Some recipes for your novels:
Boiled Calf’s Head
Take a prepared calf’s head (hair removed and cleaned, brains taken out). Soak the head and brains in warm water for an hour. Put the head in a pot with enough water to cover it, along with a little salt. Skim off the scum that will rise as the head boils. Boil the brains, chop them, and mix with melted butter, parsley, and salt. Remove the head from the pot, remove the tongue and skin it. Serve the head in the middle of a serving plate, with the tongue and brains around it. Pour melted butter over the head. For an extra treat, add boiled eggs to the chopped brains. Feeds six to seven people, and is in season between March and October.
Fried Cod Tongues
1 ½ cups flour
1 teaspoon salt
½ tsp pepper
½ pound salt pork
Wash enough fresh cod tongues for your meal (the usual serving is eight tongues per person). Dry them on a cloth or paper towel. In a bowl, combine flour, salt, and pepper and mix together. Set aside. Cut up salt pork and fry it up until golden brown. Remove the pork cubes for another use (or you can even use them as a topping if you need an extra-hearty meal). Coat the tongues in the flour mixture one by one. Fry them in the hot pork fat until golden brown on both sides. Place them on a warm plate with a cloth or paper towel to soak up any excess fat. Serve immediately, or place in a warm oven (or, a cooling bread oven) if needed.
Soldiers’ Couscous (Kuskusû Fityâni)
This is a fabulous Andalusian recipe from the 13th century. With some modifications, it can be adapted to nearly any technology level, too, making it a prime recipe to reproduce. Give it a try and see what you think.
1 chicken, cut up
1 onion, quartered
3 carrots, chopped coarsely
3 stalks of celery, chopped coarsely
A handful of fresh herbs, such as rosemary, thyme, and oregano
2 cups couscous
Boil the chicken and vegetables in a pot of water until the chicken is falling apart, about 1 hour. Strain out the meat and vegetables, setting aside 2 cups of the pot broth. Mix the couscous and broth together and cover for 5 minutes.
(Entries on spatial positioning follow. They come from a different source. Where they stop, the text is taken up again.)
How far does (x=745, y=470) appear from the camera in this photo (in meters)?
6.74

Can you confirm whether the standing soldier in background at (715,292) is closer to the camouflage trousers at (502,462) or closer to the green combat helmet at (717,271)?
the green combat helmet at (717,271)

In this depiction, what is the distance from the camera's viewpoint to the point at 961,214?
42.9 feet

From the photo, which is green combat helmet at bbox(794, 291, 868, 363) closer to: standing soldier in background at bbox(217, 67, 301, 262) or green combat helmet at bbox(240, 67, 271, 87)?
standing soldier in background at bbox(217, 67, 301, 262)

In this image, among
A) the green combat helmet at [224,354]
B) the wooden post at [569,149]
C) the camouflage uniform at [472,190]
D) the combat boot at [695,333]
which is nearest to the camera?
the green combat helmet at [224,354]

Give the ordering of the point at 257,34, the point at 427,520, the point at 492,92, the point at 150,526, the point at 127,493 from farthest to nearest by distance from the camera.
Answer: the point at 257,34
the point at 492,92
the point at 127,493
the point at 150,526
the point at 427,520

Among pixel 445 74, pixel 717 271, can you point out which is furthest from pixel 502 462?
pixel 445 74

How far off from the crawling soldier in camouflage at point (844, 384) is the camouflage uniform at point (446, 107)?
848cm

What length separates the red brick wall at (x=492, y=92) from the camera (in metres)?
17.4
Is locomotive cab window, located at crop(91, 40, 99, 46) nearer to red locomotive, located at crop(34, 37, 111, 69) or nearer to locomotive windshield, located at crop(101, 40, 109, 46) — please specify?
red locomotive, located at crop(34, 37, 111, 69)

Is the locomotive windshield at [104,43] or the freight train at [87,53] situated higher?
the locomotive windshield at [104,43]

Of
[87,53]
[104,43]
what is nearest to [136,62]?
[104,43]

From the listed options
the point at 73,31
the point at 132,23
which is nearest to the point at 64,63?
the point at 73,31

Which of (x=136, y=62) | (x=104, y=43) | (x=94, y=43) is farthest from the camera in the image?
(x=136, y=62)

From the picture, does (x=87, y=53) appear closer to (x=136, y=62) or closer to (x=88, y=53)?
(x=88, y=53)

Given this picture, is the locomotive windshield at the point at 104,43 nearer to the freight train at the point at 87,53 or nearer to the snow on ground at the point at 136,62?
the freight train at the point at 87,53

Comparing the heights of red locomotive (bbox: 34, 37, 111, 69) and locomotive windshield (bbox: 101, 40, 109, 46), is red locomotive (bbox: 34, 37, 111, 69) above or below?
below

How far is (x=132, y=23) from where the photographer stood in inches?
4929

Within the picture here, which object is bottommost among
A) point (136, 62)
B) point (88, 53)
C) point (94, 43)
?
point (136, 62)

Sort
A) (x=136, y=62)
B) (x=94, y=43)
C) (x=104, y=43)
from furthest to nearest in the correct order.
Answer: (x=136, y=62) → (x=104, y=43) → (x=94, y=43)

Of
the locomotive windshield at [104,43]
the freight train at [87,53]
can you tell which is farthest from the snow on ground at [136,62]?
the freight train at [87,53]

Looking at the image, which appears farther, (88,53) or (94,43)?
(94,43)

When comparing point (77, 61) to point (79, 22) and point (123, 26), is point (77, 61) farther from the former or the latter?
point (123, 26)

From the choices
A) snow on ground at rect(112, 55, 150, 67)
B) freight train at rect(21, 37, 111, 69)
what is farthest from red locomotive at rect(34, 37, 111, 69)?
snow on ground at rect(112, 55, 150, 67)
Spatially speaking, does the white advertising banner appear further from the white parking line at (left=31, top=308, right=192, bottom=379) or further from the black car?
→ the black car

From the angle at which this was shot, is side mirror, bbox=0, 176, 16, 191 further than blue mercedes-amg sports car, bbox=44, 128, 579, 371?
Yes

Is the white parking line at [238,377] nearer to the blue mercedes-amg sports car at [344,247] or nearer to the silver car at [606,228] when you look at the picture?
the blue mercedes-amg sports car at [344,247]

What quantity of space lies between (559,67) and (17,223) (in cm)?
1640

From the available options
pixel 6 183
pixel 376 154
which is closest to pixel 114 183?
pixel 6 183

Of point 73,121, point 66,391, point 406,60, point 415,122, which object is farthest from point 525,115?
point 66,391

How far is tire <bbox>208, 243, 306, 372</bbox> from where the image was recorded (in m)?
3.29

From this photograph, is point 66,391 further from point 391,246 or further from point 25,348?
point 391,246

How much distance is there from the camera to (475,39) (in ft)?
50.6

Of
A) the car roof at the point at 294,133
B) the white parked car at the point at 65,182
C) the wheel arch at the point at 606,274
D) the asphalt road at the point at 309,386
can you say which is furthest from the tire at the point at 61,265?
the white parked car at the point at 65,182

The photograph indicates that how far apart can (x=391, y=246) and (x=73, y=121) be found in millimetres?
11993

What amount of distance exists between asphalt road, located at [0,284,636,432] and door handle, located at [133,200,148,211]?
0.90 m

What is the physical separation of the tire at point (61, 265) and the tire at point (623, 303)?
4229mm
Put the couscous on a plate, and top with chicken and vegetables. Serve hot.
Take one pound of large mushrooms and break them up in a crock bowl. Sprinkle salt over them liberally. Cover with a cloth and stir a few times a day for three days. Then let them stand for twelve days until a thick scum forms over them. (This phase can take several attempts if you have cats. Mine kept spraying the batches thinking urine could improve the smell.)
Strain off the liquid (the mushroom liquid, not the cat pee) into a pot. Boil it with peppercorns, mace, ginger, a clove, and some mustard seed. When cold, add to a jar and seal it off. In three months, boil it again with fresh spices and it will keep for a year.